# Does vanilla really work??



## Melissaandcats (Aug 18, 2004)

Just wondering if vanilla really works with "new" cats and the old ones?

i sorta forget the whole thing on this?

I am just having a really bad night with my "old" and "new".. and this just popped into my head.


I put it on the back of their necks, right?


(either that or i just sound like a complete idiot right now)!!!!


----------



## nanook (Jun 12, 2005)

Yes, I've heard that too, but I've never had to try it.


----------



## AllergyCat (Aug 7, 2005)

I was told back of necks, chin, and base of tail (basically where scent glands are).

I take a bottle of vanilla with me when I have to take someone to the vet. I apply it to everyone before I leave, and then when I'm ready to leave the vet with the cat, I apply it to him or her.

It seems to lessen the hissing. But my cats already know each other. If you take one out for a few hours to the vet, they all freak out again.

If this is a new cat and an old cat, I do'nt think vanilla will help you. You might need to seperate and start introductions all over again.

It took me about 6 months of seperation to be able to let my last kitty 'be free' without screaming and hissing.


----------



## ihave4kitties (Aug 27, 2005)

I've used it consistently when they go to the vet and with introducions. Personally, I think it really does work. My cats have never had a problem coming back from the vet. As far as introductions, I believe it helps a lot but it shouldn't replace proper introductions. I always make sure to put it on before they sniff each other.


----------



## Cat Daddy (Aug 3, 2005)

How much do you put on them?


----------



## ihave4kitties (Aug 27, 2005)

Not a lot. I just rub a few drops on each area; under their chins and neck area, cheek area and at the base of their tail and a little between the shoulder blades too. They smell quite nice when I do this.


----------



## ~dawn~ (Jan 11, 2006)

What's the purpose of the vanilla? And is this the vanilla I would use in baking (like pure vanilla extract)?


----------



## ihave4kitties (Aug 27, 2005)

Yes, it is the vanilla you use for baking.

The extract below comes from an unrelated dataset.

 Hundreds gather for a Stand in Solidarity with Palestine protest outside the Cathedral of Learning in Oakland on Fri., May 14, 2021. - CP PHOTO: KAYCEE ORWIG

Cats are very smell oriented and recognize each other by scent. The purpose of the vanilla is to make them all smell the same, a group scent sort of thing. "Hey man, we smell the same so you must be ok," sort of thing.


----------



## reprot (Nov 11, 2004)

Interesting, I've never heard this before. I have used vanilla on my kits just because I like the scent.


----------